If you don't have a daughter but would love to join us in supporting the cause please do come! If your daughters or you have any other suggestions as to ways to raise money please feel free to contact me! More details of the event shall follow! Looking forward to seeing you soon!
2nd message via FACEBOOK: Emma sent a message to the members of Mother/Daughter/Friends Fundraiser for Afghan Women.
Thank you so much to all of you who were able to make it last night. I was such a gorgeous evening and the kids were really on fire! The manicures and Pedicures were fantastic, the hair dressing station was steady all night. Snow cones, popcorn, wilding children and lots of great friends together in support of an incredibly important cause. Elaine: thank you for whipping up an entrepreneurial frenzy, Rhonda: thank you for all your help and photos, Kirsten: thanks for helping me in every way possible and for your amazing banner, Sonya: was the popcorn queen, the list goes on....
Human Rights violations are rampant in this world, especially against women and girls. I am so grateful that you were able to make it to show your support and help our girls understand how blessed we are and what duty come with such a blessing. ..Much love and devotion,
Breaking Bread, Calgary, 30 April 2009: It will come as a surprise to no one that the guest speaker on Thursday night, the 30th of April, was absolutely compelling and engrossing. And everyone would agree that it takes some doing to quiet a roomful of 225 people who have just had drinks and tapas, but when human rights activist, film maker and author, Sally Armstrong, started to speak you could have heard a pin drop. She has a wonderful ability to speak as if she were in an intimate conversation with you across a glass of wine, and throughout the course of her speech about the plight of the women and girls of Afghanistan, it was quite possible to laugh and cry, and impossible not to feel inspired.
Sally Armstrong is the author of two best-selling books focused on Afghan women: Veiled Threat: The Hidden Power of the Women of Afghanistan (2002) and most recently, Bitter Roots, Tender Shoots: The Uncertain Fate of Afghanistan’s Women. Pages on Kensington, a locally-owned Calgary bookstore, sold 60 copies of the latter, and Ms. Armstrong was happy to sign copies while people enjoyed yummy cupcakes and coffee.
For the second year in a row, Irene MacDonald and her committee held their annual Breaking Bread event at the Triwood Community Centre in northwest Calgary and raised $25,000 in donations with $2,663 in Afghan product sales. Remarkably, every penny donated by attendees will go to Afghanistan, thanks to the donations of our corporate sponsors, Safeway and Newalta Corporation, and the wonderful generosity of individuals and businesses who donated their time, talents and monetary contributions.
Among special guests attending this evening were Ash Khan and his wife, Derry. Mr Khan, a retired engineer from Calgary, is recently back from Afghanistan after building a 12-classroom school for up to 1,000 children in the Jalalabad area. Also attending were Ana Browne and Kate Dumaine, elementary students from Dr. E.W. Coffin School, who presented CW4WAfghan's executive director, Janice Eisenhauer with $740.00 from the third and fourth grade split classes.
The Breaking Bread event sold out in less than 48 hours this year, which is certainly a huge endorsement that there is continuing awareness and sensitivity to the ongoing issues of the female population of Afghanistan.
Sharon Boyle, Calgary
and Pam Rannelli
"Education is my religion. It not only represents my career of choice, it represents a set of beliefs which I value; it is my best hope for my children and all children to live better lives and to contribute to the betterment of all humanity."
* * * * *
■ Work instruction A
Condense the paragraph of the fundraising text that begins "For the second year in a row" into a short bulleted list, keeping its main facts.
■ Work instruction B
According to the fundraising text, how many copies of Bitter Roots, Tender Shoots did Pages on Kensington sell?
■ Work instruction C
Using the fundraising text, explain why every penny donated by attendees at the Breaking Bread event can go to Afghanistan.

■ Data
* * * * *
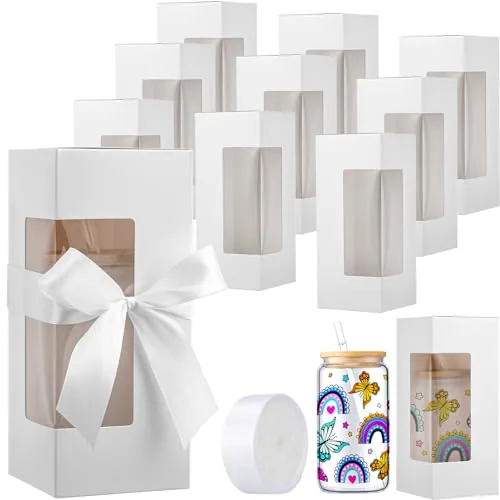 24 Piece Tumbler Gift Box Valentine, White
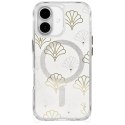 Etui UNIQ Coehl Maree do i Phone 17 Magnetic Charging srebrny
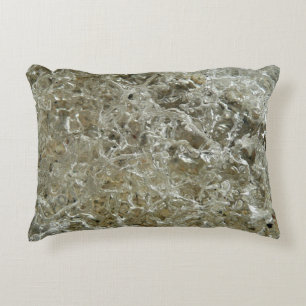 Coussins Décoratifs Glace glaciaire Texture nature Abstraite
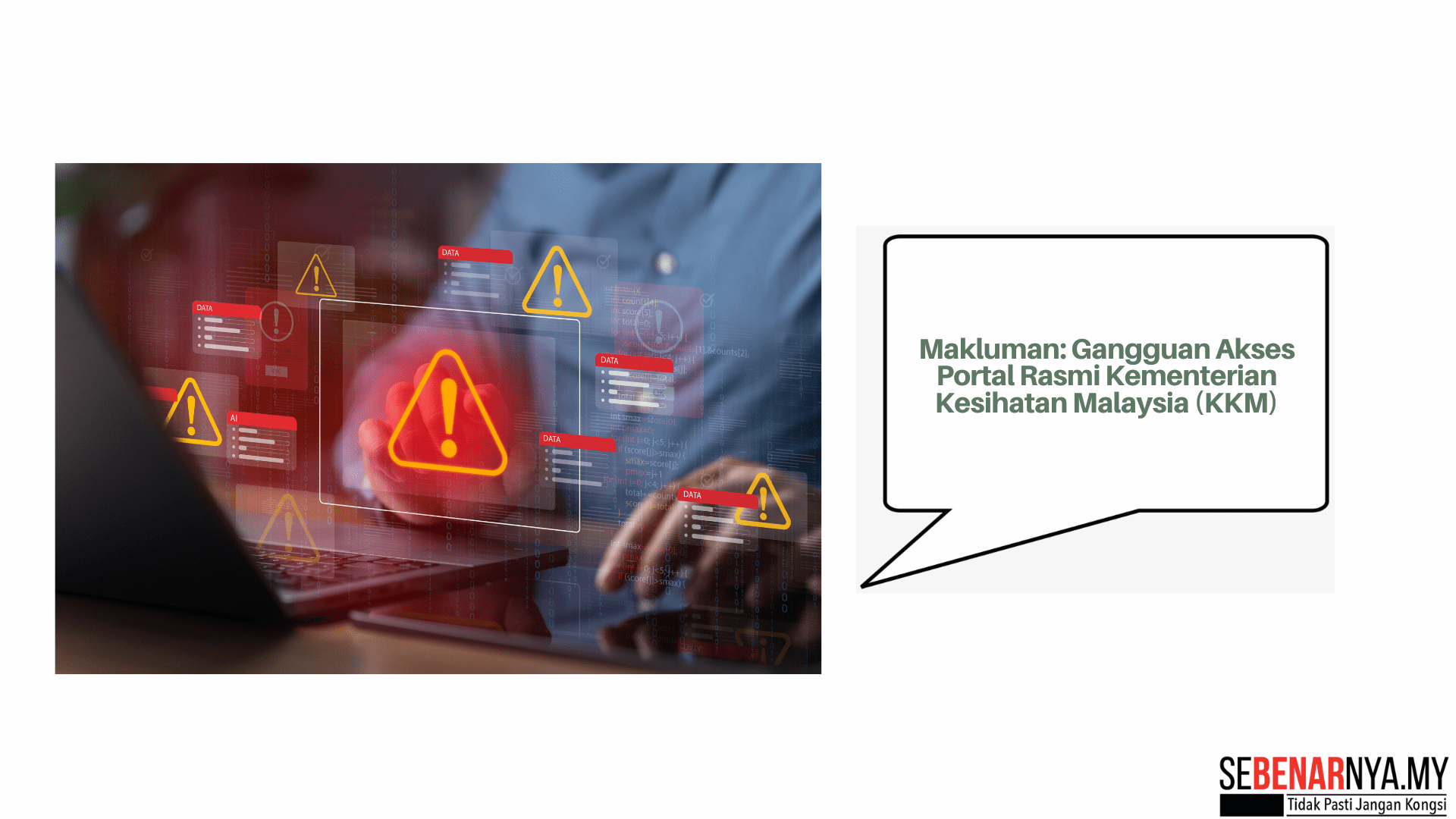 Makluman: Gangguan Akses Portal Rasmi Kementerian Kesihatan Malaysia (KKM)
* * * * *
■ Task answer A
- Irene MacDonald and her committee held their annual Breaking Bread event for the second year in a row.
- The event took place at the Triwood Community Centre in northwest Calgary.
- It raised $25,000 in donations and $2,663 in Afghan product sales.
- Every penny donated by attendees will go to Afghanistan.
- This is possible because of the corporate sponsors, Safeway and Newalta Corporation, and individuals and businesses who donated their time, talents and money.

■ Task answer B
Pages on Kensington sold 60 copies.

■ Task answer C
The event's costs were covered by the corporate sponsors, Safeway and Newalta Corporation. Individuals and businesses also donated their time, talents and money, so attendees' donations could go entirely to Afghanistan.